Hello again everyone,
Slight change of topic here as I slip beyond the fateful V.E. barrier despite the thread title.
I figured that no one would be interested in a new thread specifically for what's coming, and that I'd better expand the time scope of this one a bit.
We left the Soviet Union at the end of the Great Patriotic War with coastal and riverine units equipped with a bewildering array of small gunboats (mostly variants of Projects 1124 and 1125) and a small amount of larger monitors, all of which carried standard Army weapons.
Already in 1944, a project was started to replace both Projects 1124 and 1125. Despite the end of the war, the replacement project was pursued in the form of Projects 190 and 191, with broadly the same displacements and operational concepts as Projects 1124 and 1125. The larger Project 190 was abandoned before lay-down as combat experience proved the uselessness of the dual-draft concept.
The resulting Project 191 embodied the lessons from Pr.1125 into a brand new low-profile hull, and used at last the MK-85 turret that had started design at the beginning of the war. In contrast to the T-34 turrets used so far, this mounting matched a standard 85mm tank gun with a new, specially designed turret with lighter armor, easier construction, and more importantly, a maximum fire elevation way beyond that of a tank turret, that allowed it both indirect fire against shore targets and retaliation against ambushes from higher banks, in steep river corridors and urban waterways.
The initial Project 191 ended up not being produced in series.
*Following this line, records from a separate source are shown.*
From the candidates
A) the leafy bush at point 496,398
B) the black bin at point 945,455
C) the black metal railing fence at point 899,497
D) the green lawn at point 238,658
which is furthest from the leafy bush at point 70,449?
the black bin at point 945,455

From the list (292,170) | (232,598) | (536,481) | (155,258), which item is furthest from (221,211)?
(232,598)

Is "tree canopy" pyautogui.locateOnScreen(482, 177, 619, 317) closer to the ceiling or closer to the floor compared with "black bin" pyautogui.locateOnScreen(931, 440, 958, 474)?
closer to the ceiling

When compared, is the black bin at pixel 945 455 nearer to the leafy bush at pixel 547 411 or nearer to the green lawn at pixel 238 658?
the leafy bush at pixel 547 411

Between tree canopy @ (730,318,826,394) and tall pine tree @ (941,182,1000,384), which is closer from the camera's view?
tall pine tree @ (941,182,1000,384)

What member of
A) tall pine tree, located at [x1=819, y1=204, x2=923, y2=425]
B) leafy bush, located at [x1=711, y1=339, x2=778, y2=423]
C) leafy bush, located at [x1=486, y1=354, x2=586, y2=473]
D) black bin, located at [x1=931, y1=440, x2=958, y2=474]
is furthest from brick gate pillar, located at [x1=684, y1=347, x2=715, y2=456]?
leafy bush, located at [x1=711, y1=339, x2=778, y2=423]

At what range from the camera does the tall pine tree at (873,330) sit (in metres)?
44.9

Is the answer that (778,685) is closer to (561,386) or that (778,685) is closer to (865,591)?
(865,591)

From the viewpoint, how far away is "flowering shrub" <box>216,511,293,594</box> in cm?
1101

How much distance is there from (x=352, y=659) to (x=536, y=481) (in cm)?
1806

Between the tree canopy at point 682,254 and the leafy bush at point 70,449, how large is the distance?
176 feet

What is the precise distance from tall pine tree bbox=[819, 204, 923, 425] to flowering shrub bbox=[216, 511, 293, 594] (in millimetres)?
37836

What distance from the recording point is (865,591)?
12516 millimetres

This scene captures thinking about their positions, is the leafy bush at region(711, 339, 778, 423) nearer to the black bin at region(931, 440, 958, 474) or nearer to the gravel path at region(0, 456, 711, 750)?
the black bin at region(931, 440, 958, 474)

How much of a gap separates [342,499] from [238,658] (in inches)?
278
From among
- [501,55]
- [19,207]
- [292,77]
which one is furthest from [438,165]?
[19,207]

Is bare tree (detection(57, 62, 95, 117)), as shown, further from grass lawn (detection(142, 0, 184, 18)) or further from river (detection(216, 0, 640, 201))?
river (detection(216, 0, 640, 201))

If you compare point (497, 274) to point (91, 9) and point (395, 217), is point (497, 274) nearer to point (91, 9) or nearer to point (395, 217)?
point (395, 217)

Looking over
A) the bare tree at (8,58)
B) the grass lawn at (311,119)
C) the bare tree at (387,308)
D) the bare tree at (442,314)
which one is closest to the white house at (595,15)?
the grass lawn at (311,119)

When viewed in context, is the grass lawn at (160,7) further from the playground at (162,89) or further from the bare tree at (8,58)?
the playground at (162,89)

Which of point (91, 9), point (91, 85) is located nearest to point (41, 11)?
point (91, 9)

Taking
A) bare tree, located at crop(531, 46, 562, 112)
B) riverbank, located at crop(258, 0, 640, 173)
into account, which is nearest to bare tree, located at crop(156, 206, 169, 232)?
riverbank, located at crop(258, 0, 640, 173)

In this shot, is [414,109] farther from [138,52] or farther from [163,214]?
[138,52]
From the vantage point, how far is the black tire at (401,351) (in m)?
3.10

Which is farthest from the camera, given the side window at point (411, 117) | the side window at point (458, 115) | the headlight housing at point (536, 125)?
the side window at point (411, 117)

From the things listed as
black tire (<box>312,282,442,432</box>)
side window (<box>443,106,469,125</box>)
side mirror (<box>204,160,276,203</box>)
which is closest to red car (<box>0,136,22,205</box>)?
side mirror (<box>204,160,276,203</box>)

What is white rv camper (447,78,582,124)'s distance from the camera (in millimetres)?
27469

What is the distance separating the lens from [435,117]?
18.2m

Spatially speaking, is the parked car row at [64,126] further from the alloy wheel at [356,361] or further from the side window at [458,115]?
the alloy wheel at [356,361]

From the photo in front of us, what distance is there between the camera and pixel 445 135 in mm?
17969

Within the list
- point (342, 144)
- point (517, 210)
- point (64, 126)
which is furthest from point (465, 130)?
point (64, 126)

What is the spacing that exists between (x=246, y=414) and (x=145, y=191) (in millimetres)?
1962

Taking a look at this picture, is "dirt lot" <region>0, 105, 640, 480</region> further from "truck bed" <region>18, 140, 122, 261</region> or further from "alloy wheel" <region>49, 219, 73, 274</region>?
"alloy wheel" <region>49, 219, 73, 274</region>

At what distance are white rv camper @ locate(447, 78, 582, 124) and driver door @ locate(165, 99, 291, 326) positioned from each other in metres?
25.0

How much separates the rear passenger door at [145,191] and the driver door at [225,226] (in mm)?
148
Instead, it gave rise to the upgrade Project 191M, which can be easily distinguished by the new machine gun turrets, replacing the WW2-vintage DShKM-2B 12.7mm MGs with the newer 2M6 turret with twin KPVT 14.5mm.
Another new requirement was for better strategic mobility, and the boat was designed with removable and foldable parts (masts, turrets...) to ease the tying down on standard train cars, equipped for the occasion with dedicated clamp mountings. The prepped boat would normally be transported under a tarpaulin, omitted here for clarity.
This final version would end up with over 100 produced, serving in the Soviet Navy, the KGB Border Guards and the Indonesian navy.